Manual Configuration Guide¶

This guide explains how to configure and run the Thema pipeline programmatically without YAML files. It covers preprocessing, dimensionality reduction, graph construction, filtering, and model selection.

Overview¶

The Thema pipeline consists of four main stages:

Planet - Data preprocessing and cleaning
Oort - Dimensionality reduction
Galaxy - TDA graph construction using Mapper
Collapse - Model selection and filtering

Each stage produces outputs consumed by the next, creating a structured workflow from raw data to representative graphs.

Directory Structure¶

Thema organizes outputs into three directories:

clean/ - Preprocessed datasets
projections/ - Dimensionality-reduced data
graphs/ - TDA Mapper graphs

Important: Thema requires absolute paths for all directory arguments.

from pathlib import Path

base_dir = Path("/absolute/path/to/thema_outputs")
clean_dir = base_dir / "clean"
projections_dir = base_dir / "projections"
graphs_dir = base_dir / "graphs"

for d in [clean_dir, projections_dir, graphs_dir]:
    d.mkdir(parents=True, exist_ok=True)

Stage 1: Preprocessing with Planet¶

Planet handles data cleaning and generates multiple preprocessed versions for robustness analysis.

Class Initialization¶

from thema.multiverse import Planet

planet = Planet(
    data=input_path,
    dropColumns=columns_to_drop,
    imputeColumns=columns_to_impute,
    imputeMethods=imputation_methods,
    scaler=scaling_method,
    seeds=random_seeds,
    numSamples=samples_per_seed
)
planet.outDir = clean_dir
planet.fit()

Parameters¶

datastr or Path

Absolute path to input data file (CSV, pickle, or parquet)

dropColumnslist of str

Column names to remove before analysis. Typically includes identifiers, dates, or non-numeric features.

imputeColumnslist of str

Column names requiring imputation for missing values. Must align with imputeMethods.

imputeMethodslist of str

Imputation strategy for each column in imputeColumns. Options:

"mode" - Most frequent value
"mean" - Column mean
"median" - Column median
"sampleNormal" - Sample from normal distribution fitted to column
"zeros" - Fill with zeros

scalerstr

Feature scaling method. Options:

"standard" - Zero mean, unit variance (recommended)
"minmax" - Scale to [0, 1] range
"robust" - Robust to outliers using IQR
None - No scaling

seedslist of int

Random seeds for reproducible sampling. Each seed generates numSamples datasets.

numSamplesint

Number of imputed datasets per seed. Creates multiple “universes” for robustness.

Output¶

Planet generates preprocessed pickle files in outDir:

moon_<seed>_<sample>.pkl - Each contains cleaned, imputed, and scaled data

These files are automatically discovered by Oort and Galaxy.

Example¶

planet = Planet(
    data="/data/raw_dataset.pkl",
    dropColumns=["id", "name", "timestamp"],
    imputeColumns=["age", "category", "value"],
    imputeMethods=["sampleNormal", "mode", "median"],
    scaler="standard",
    seeds=[42, 13, 99],
    numSamples=2
)
planet.outDir = clean_dir
planet.fit()
# Produces: 6 files (3 seeds × 2 samples)

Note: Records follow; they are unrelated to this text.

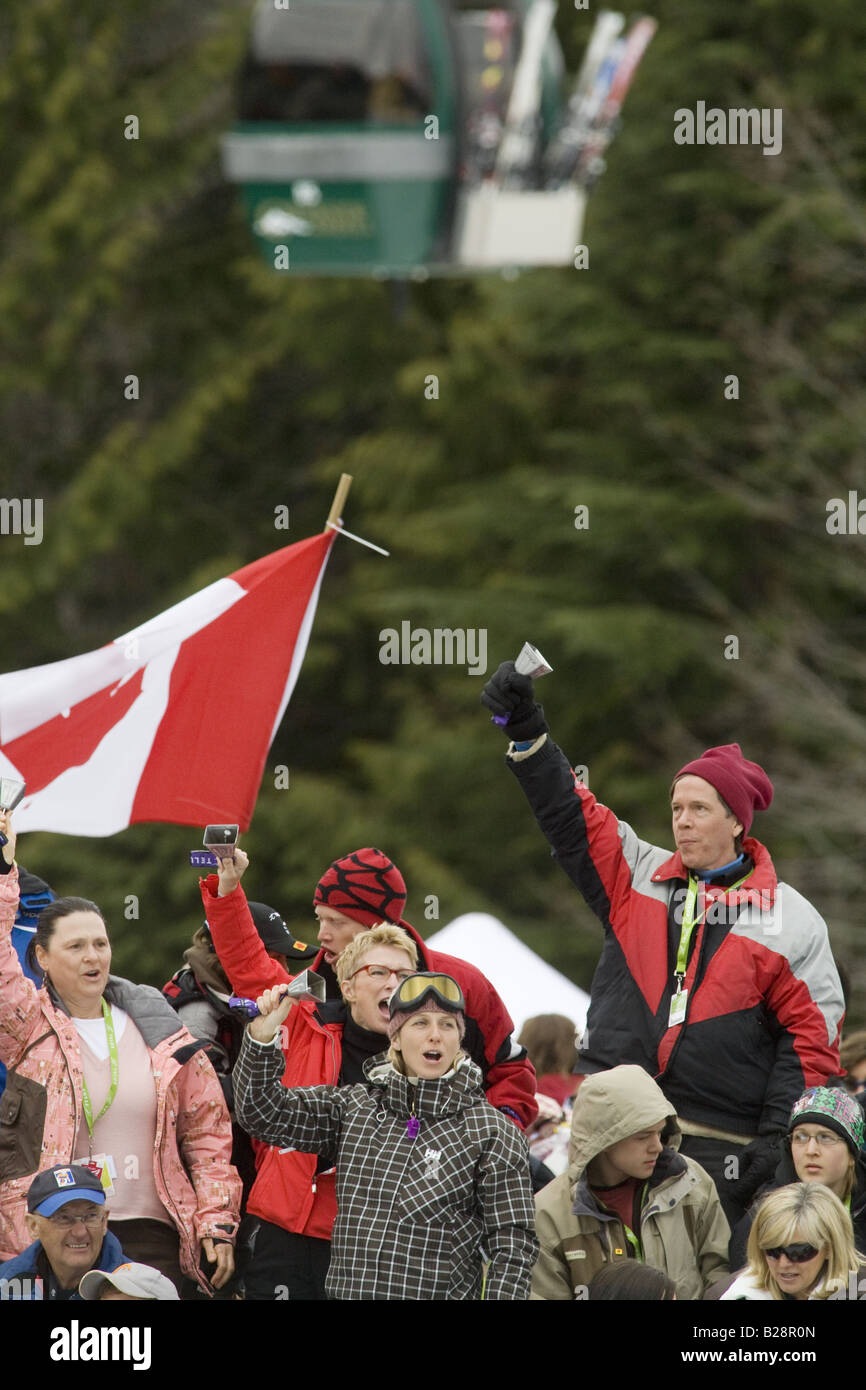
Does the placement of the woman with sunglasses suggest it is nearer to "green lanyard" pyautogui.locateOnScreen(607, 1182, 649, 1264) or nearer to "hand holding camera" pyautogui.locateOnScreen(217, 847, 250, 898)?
"green lanyard" pyautogui.locateOnScreen(607, 1182, 649, 1264)

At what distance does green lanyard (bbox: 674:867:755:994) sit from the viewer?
6125 millimetres

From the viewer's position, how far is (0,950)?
5891mm

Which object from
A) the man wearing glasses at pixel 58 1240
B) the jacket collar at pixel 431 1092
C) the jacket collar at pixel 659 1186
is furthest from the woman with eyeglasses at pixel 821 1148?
the man wearing glasses at pixel 58 1240

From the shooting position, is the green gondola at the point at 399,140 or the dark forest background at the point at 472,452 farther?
the dark forest background at the point at 472,452

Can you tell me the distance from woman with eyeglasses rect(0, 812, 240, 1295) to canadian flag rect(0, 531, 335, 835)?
109 cm

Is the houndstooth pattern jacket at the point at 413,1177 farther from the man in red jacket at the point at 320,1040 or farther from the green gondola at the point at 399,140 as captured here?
the green gondola at the point at 399,140

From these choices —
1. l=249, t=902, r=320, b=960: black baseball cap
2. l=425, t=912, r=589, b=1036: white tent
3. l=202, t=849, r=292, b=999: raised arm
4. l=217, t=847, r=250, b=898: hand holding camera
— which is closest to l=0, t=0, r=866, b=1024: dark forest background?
l=425, t=912, r=589, b=1036: white tent

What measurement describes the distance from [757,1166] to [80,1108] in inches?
63.6

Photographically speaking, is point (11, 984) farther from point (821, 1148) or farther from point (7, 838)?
point (821, 1148)

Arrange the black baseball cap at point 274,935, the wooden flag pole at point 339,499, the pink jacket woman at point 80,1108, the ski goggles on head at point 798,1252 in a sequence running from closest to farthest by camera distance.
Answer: the ski goggles on head at point 798,1252
the pink jacket woman at point 80,1108
the black baseball cap at point 274,935
the wooden flag pole at point 339,499

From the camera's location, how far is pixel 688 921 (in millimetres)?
6148

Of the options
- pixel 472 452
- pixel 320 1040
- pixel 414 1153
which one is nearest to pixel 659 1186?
pixel 414 1153

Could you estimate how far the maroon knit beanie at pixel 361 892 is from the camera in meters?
6.39

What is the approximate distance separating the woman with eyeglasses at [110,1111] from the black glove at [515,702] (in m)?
1.08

Stage 2: Dimensionality Reduction with Oort¶

Oort projects high-dimensional data to lower dimensions for graph construction.

Class Initialization¶

from thema.multiverse import Oort

oort = Oort(
    data=input_path,
    cleanDir=clean_dir,
    outDir=projections_dir,
    params=projection_config
)
oort.fit()

Parameters¶

datastr or Path: Path to original raw data file (same as Planet input)
cleanDirstr or Path: Absolute path to Planet output directory (clean/)
outDirstr or Path: Absolute path for projection outputs
paramsdict: Nested dictionary specifying projection methods and hyperparameters

Projection Configuration¶

The params dictionary structure:

params = {
    "method_name": {
        "param1": [value1, value2, ...],
        "param2": [value3, value4, ...],
        "dimensions": [2],  # Output dimensionality
        "seed": [42]        # Random seed
    }
}

Supported Methods¶

t-SNE ("tsne")

"tsne": {
    "perplexity": [15, 30, 50],  # Balance local vs global structure
    "dimensions": [2],            # Typically 2 for Mapper
    "seed": [42]
}

perplexity: Lower values (5-15) emphasize local structure, higher values (30-50) preserve global patterns

PCA ("pca")

"pca": {
    "dimensions": [2, 3, 5],
    "seed": [42]  # Not used but required
}

UMAP ("umap")

"umap": {
    "n_neighbors": [15, 30, 50],
    "min_dist": [0.1, 0.3, 0.5],
    "dimensions": [2],
    "seed": [42]
}

Output¶

Oort generates projection files in outDir:

<method>_<params>_moon_<seed>_<sample>.pkl - Reduced data for each parameter combination and Moon

Example¶

projection_config = {
    "tsne": {
        "perplexity": [15, 30, 66],
        "dimensions": [2],
        "seed": [42]
    },
    "pca": {
        "dimensions": [2, 5],
        "seed": [42]
    }
}

oort = Oort(
    data="/data/raw_dataset.pkl",
    cleanDir=clean_dir,
    outDir=projections_dir,
    params=projection_config
)
oort.fit()

Stage 3: Graph Construction with Galaxy¶

Galaxy constructs TDA Mapper graphs from projections using clustering and cover schemes.

Class Initialization¶

from thema.multiverse import Galaxy

galaxy = Galaxy(
    data=input_path,
    cleanDir=clean_dir,
    projDir=projections_dir,
    outDir=graphs_dir,
    params=mapper_config
)
galaxy.fit()

Parameters¶

datastr or Path: Path to original raw data file
cleanDirstr or Path: Absolute path to Planet outputs (clean/)
projDirstr or Path: Absolute path to Oort outputs (projections/)
outDirstr or Path: Absolute path for graph outputs
paramsdict: Mapper algorithm configuration

Mapper Configuration¶

The params dictionary uses the "jmapStar" key:

params = {
    "jmapStar": {
        "nCubes": [5, 10, 20],
        "percOverlap": [0.5, 0.6, 0.7],
        "minIntersection": [-1],
        "clusterer": [
            ["HDBSCAN", {"min_cluster_size": 3}],
            ["HDBSCAN", {"min_cluster_size": 10}]
        ]
    }
}

Mapper Parameters¶

nCubeslist of int

Number of hypercubes (intervals) covering the projection space. More cubes = finer resolution.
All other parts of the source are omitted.